The first night I anchored, I discovered none of my electricswere working, including my anchor lights. My interior lights were out. My bilge was filled with water. I couldn’t get my engine to start. I was terrified. I cried. Then I went looking for the issue. I hand bailed the bilge. I never found the electrical problem, and it was now dark. There was nothing I could do. So I had a glass of wine and decided I’d call Tow Boat US in the morning for a jump. I slept like a baby and when morning came, the engine decided to work—it was slightly in gear and because I was so flustered the night before, I didn’t notice. I motored off in search of a marina where I could troubleshoot the electrical issue with a mechanic. It wasn’t ideal, but it didn’t kill me either. And the crying? It was totally OK.
5: Always have a plan B. And a plan C. And a plan D. And...
On my second night out, darkness was looming.
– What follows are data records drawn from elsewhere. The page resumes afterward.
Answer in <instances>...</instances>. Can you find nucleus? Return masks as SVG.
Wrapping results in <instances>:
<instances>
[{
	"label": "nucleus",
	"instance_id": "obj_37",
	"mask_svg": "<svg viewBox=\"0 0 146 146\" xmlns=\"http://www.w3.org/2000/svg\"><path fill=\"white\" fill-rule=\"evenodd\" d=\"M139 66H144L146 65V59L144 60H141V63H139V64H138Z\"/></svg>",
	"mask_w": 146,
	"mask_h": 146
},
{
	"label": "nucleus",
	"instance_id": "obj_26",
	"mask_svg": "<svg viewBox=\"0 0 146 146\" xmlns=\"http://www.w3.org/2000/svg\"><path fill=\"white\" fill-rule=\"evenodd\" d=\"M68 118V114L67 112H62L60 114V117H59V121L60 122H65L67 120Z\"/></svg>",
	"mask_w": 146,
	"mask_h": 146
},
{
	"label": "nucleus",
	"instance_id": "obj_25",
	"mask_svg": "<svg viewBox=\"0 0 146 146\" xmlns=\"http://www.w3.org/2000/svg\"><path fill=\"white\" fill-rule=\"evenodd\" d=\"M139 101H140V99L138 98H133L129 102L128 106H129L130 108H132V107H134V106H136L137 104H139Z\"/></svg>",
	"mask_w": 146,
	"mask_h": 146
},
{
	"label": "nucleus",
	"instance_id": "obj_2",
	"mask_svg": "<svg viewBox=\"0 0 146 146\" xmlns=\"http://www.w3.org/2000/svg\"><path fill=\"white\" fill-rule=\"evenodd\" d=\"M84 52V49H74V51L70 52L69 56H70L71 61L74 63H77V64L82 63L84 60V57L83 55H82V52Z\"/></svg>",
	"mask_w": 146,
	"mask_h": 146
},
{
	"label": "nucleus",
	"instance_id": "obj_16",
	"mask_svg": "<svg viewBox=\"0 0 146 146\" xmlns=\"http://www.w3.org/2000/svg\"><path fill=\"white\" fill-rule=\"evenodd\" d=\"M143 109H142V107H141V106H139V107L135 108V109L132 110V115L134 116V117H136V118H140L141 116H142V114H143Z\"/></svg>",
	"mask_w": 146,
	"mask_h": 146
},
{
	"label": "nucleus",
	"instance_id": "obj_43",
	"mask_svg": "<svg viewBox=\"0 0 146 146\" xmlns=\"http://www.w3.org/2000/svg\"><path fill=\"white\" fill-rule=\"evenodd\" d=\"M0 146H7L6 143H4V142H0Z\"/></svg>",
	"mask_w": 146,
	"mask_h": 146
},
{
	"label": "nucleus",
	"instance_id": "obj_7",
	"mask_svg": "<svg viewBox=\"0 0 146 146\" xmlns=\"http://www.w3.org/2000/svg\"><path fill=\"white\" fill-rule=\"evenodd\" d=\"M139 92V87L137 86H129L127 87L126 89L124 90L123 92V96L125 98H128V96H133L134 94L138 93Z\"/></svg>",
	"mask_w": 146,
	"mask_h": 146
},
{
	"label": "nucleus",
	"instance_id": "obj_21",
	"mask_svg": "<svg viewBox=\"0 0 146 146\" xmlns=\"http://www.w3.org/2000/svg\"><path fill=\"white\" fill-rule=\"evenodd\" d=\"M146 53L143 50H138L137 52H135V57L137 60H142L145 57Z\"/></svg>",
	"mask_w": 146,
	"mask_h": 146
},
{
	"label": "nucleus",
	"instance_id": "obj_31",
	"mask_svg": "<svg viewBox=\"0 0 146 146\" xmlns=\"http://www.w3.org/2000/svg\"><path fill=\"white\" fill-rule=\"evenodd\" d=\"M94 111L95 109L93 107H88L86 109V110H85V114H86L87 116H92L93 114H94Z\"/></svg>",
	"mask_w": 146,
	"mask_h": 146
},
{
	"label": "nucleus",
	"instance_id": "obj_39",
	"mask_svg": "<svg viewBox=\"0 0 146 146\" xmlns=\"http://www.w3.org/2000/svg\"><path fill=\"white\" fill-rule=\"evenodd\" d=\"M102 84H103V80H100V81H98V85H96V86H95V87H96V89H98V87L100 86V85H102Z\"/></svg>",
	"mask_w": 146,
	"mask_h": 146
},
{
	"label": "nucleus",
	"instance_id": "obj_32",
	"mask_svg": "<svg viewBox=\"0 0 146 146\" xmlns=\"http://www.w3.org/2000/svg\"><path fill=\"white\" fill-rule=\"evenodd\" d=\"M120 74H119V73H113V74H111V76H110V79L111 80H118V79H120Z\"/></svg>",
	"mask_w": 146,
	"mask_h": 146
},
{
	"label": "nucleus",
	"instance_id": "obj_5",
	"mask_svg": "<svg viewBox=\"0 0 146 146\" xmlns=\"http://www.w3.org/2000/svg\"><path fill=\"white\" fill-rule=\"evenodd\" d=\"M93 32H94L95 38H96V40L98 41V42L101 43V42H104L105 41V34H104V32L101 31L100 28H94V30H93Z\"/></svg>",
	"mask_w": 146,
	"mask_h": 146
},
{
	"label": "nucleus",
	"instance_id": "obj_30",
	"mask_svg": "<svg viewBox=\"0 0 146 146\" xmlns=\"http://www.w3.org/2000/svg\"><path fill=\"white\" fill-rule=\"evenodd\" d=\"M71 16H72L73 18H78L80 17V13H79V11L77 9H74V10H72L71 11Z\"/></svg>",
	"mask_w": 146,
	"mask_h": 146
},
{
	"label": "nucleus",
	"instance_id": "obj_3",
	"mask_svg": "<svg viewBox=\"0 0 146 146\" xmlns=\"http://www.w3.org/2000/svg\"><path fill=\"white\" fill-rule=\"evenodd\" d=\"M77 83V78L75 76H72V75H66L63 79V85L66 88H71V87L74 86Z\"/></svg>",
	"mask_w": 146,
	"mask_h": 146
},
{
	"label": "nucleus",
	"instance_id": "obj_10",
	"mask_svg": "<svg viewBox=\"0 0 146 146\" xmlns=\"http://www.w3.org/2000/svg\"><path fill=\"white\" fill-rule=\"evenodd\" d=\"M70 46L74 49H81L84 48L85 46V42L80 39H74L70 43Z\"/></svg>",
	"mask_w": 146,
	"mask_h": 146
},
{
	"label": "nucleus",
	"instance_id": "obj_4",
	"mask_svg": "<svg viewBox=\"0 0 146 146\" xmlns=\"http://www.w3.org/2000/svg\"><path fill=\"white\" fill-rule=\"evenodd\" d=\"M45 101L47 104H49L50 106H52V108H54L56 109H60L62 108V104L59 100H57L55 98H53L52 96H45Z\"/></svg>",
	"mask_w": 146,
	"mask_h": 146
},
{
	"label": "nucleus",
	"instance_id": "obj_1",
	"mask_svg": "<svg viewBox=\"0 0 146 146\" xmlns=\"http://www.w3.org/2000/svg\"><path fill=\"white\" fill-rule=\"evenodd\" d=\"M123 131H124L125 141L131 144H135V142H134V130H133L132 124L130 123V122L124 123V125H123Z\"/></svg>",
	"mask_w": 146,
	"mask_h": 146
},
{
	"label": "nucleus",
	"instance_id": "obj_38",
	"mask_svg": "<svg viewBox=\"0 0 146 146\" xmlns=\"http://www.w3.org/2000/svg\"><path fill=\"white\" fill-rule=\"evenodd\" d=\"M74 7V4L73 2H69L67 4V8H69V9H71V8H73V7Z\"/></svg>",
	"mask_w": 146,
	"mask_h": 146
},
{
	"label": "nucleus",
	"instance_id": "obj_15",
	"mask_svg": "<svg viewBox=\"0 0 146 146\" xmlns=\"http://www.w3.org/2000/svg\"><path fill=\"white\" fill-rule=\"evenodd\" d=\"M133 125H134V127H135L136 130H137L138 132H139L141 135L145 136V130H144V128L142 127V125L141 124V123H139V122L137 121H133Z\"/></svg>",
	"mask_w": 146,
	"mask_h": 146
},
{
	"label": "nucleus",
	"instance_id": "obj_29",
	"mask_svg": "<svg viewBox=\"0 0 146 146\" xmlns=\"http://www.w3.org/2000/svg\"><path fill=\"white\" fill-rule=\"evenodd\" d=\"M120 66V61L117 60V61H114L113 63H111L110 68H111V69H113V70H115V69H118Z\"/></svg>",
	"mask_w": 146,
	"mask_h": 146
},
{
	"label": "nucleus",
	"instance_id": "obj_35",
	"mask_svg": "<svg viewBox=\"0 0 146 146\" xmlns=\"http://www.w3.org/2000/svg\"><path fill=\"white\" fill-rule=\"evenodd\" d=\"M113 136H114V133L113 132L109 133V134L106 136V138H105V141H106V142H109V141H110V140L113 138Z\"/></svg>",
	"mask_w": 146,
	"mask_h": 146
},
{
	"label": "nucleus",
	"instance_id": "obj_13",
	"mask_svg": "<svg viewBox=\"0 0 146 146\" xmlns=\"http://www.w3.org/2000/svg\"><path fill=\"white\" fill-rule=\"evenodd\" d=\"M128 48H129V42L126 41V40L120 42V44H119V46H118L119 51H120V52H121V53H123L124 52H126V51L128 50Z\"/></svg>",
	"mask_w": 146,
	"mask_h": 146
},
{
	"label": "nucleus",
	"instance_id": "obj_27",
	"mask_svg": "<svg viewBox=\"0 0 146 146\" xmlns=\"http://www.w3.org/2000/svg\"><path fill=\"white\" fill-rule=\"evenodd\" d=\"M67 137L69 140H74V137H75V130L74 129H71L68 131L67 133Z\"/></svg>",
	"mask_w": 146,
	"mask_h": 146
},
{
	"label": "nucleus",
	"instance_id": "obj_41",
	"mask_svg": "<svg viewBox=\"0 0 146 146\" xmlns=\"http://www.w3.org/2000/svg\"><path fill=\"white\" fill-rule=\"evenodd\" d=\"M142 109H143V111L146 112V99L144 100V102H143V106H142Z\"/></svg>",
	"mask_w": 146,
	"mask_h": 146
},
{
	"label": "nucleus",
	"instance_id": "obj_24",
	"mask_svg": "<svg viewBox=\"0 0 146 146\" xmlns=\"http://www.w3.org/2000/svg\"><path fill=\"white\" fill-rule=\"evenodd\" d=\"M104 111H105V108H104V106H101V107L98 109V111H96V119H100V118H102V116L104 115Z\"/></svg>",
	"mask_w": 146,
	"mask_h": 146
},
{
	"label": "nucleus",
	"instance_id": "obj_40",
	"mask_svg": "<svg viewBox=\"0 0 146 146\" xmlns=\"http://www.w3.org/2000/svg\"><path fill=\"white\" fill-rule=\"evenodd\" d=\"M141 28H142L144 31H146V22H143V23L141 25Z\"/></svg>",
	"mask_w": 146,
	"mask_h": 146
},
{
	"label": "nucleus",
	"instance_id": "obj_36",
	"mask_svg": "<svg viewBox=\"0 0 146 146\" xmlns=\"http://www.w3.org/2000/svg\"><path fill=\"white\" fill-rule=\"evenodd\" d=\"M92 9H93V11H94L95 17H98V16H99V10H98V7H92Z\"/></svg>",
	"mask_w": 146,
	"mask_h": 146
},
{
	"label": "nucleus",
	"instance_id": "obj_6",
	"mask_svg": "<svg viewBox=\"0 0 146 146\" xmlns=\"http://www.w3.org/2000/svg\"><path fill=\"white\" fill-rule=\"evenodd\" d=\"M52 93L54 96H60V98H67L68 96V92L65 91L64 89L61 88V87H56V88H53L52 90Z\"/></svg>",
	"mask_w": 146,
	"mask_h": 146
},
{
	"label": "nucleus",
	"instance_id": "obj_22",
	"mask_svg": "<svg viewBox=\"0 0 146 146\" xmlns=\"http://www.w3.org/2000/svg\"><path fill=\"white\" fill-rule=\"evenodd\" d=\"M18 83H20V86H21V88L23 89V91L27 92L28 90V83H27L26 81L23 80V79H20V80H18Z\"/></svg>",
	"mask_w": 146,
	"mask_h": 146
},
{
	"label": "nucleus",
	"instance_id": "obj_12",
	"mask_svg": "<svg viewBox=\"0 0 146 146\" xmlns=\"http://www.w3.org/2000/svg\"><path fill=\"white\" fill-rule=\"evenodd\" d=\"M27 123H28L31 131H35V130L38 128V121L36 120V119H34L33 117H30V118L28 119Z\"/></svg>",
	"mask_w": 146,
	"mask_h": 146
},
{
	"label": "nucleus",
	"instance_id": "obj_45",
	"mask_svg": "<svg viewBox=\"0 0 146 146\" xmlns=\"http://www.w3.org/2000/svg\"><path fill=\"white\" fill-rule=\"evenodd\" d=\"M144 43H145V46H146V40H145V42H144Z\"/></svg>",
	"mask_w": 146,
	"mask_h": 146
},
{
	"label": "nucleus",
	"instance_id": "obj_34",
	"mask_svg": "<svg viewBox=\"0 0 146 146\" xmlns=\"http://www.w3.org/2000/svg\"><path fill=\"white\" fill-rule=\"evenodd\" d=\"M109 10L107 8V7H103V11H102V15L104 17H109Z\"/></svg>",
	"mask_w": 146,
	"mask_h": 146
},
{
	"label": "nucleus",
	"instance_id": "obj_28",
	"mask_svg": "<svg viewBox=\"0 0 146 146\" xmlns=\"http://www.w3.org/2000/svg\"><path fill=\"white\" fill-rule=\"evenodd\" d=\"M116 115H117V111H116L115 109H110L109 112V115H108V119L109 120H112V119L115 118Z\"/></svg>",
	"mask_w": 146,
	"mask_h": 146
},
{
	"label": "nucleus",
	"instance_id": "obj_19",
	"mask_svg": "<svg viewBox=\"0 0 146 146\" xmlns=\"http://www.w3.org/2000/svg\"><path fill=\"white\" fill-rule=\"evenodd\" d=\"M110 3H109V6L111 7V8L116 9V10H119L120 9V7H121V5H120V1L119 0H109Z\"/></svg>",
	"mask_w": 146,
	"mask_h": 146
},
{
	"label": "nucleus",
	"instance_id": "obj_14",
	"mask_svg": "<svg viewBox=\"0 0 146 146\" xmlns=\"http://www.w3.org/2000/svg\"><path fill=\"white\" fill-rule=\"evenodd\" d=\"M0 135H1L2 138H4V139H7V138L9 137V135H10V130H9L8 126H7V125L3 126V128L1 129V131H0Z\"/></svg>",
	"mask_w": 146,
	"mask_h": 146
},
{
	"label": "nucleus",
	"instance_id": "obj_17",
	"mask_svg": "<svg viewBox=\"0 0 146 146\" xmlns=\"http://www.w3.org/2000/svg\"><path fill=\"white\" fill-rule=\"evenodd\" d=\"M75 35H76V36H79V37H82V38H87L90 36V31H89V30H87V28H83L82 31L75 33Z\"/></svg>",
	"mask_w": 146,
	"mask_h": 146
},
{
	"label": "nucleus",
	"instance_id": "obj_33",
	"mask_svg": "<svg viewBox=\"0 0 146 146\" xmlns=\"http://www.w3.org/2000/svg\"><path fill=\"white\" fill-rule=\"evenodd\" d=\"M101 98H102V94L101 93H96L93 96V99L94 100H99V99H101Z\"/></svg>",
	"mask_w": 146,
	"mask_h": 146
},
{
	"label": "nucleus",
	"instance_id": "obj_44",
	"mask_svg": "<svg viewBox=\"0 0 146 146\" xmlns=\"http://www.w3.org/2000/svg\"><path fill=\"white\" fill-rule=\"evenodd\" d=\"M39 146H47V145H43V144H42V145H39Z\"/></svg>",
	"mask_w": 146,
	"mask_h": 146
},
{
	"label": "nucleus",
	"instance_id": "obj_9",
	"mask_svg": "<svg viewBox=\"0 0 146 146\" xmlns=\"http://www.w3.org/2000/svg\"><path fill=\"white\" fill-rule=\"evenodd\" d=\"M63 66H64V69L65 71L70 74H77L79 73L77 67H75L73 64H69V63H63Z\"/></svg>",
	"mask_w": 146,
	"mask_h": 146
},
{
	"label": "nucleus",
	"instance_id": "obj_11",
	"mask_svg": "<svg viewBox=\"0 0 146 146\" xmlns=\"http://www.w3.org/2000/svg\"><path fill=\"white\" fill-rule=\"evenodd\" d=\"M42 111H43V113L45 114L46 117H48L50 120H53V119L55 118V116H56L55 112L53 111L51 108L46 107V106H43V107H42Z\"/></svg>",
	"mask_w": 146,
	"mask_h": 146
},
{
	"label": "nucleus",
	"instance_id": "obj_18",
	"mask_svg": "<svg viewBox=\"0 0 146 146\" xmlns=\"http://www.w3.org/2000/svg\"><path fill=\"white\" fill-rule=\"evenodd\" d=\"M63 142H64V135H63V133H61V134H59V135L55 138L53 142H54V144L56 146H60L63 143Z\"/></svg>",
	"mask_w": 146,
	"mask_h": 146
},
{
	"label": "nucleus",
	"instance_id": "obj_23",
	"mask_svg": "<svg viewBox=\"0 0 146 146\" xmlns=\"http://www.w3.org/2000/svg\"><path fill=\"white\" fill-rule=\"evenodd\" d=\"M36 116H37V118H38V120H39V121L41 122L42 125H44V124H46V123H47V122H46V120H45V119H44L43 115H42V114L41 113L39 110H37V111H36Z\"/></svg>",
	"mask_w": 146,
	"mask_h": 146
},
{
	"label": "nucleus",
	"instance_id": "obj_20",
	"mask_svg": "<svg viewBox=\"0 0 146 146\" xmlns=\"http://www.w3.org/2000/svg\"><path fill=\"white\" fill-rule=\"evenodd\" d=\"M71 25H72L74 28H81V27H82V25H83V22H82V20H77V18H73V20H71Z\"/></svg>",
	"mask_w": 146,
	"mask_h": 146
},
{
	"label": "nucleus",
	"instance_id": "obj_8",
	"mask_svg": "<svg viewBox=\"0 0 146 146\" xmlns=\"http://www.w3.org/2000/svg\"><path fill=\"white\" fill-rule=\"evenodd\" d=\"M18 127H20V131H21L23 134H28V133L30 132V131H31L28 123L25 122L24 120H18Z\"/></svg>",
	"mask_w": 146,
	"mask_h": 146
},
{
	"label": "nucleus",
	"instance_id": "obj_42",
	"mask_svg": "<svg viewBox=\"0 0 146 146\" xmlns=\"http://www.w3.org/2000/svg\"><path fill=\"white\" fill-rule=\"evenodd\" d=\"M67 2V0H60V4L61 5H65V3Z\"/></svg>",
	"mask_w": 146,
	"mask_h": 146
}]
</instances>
Tides and winds on my head meant I wasn’t going to make the protected bay where I’d planned to anchor by nightfall. A quick check of the paper chart (yup, essential) and I found a little cove, but it looked shallow. A quick call to a friend who consulted with other sailors for local knowledge and I learned the south end was deeper than charted. I pulled in, anchored, and was set for the night in time to have TWO glasses of wine. Never race the calendar or the clock, they’ll win every time.
6: Docking ain’t easy, but it ain’t hard either.
Again, as I docked and cast off solo, I could hear a good friend in my head saying, “slow is pro” and reminding me to never go faster in a marina than the speed at which I was comfortable with hitting anything. I readied my lines and fenders before I entered the marina, read the wind, took a deep breath and went for it. Honestly, while I was shaking inside the whole time, I made it look like I’d been doing it my entire life.
7: I’m one bad-a** woman!
And I’m damn proud of it. I’d never been out on my boat alone. I’d never put sails up on her. I’d had a few good lessons and watched other people, lent a hand several times and read tons of books, but it was never just me. Then for three days, it was just me. I was terrified, a bit angry and thrilled. I learned more being on my own than I’d have ever learned if I’d had someone with me. I loved being alone and responsible. While I’d been doubting my plan to cruise alone because of my fears, I am renewed in my sense that I can do this! The moral? Grab life by the horns and ride it all the way home.
After spending her teen years sailing Hobie catamarans, Janelle Kennedy took a 30-year hiatus from sailing to raise kids and earn degrees in philosophy and American studies. She currently lives aboard an Ericson 32-2.